Она ждала этого вопроса и страшилась, так что ответ подготовлен.
— Да, но…
— Не будешь смотреть.
— Карлиньос, прости. Я не смогу увидеть, как тебе причинят боль.
— Я не умру.
«Десять минут до Меридиана».
— Карлу. — Это первый раз, когда Марина назвала Карлиньоса его самым интимным именем, именем для семьи и аморов. — Я собираюсь покинуть Луну.
Он говорит:
— Я понимаю.
Но Марина чувствует, как напрягается тело Карлиньоса рядом с нею.
— Я заработала деньги, и с мамулей все будет в порядке, и твоя семья была со мною мила, но я не могу остаться. Я боюсь каждый день. Каждый божий день, постоянно. Я все время чего-то боюсь. Так жить нельзя. Мне придется уехать, Карлиньос.
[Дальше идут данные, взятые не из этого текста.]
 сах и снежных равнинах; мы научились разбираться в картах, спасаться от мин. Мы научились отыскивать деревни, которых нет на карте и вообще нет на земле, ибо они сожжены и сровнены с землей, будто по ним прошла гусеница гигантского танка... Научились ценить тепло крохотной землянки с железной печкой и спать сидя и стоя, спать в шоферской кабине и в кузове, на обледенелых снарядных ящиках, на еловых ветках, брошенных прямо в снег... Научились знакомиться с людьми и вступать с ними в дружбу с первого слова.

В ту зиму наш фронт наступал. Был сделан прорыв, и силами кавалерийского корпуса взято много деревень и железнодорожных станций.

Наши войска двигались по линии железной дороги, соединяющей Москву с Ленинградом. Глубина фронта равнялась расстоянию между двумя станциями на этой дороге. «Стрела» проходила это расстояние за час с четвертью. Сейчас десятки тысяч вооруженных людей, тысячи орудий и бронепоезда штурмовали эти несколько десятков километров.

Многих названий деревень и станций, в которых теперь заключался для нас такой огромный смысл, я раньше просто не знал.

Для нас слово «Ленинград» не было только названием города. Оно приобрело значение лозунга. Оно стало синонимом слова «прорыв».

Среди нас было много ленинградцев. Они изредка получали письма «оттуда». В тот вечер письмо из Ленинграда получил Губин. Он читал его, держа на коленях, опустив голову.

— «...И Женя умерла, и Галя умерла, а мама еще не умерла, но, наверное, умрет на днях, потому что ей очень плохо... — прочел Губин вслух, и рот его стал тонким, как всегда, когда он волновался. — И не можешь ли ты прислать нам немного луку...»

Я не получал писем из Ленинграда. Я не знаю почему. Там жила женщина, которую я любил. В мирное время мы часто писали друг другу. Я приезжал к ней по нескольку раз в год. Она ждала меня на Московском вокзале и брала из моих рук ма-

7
Пассажиры уже встают и собирают детей, багаж, друзей в ожидании прибытия. На той стороне платформы, где есть воздух, Марина и Карлиньос целуются. Она встает на цыпочки. Люди, выходящие из поезда, улыбаются.
— Я там буду, — говорит Марина.
Они отправляются каждый в свою квартиру, и утром Карлиньос идет на битву.
Боты заканчивают подметать зал суда за несколько секунд до того, как появляются бойцы. Это место не использовали лет десять. Воздух очистили; ни намека, реального или воображаемого, на запах старой крови. Кажется, в зале холодно, хотя на самом деле температуру подняли до телесной. Он маленький и очень красивый, стены и пол покрыты деревянными панелями. Его сердце — пятиметровый бойцовский ринг с гибким полом, подходящий для танцев или сражений. Арену обрамляют узкие галереи со скамьями для свидетелей и судей. Противоборствующие стороны и судьи сидят достаточно близко, чтобы их оросило брызгами артериальной крови. Такова моральная основа судебного поединка: насилие затрагивает всех.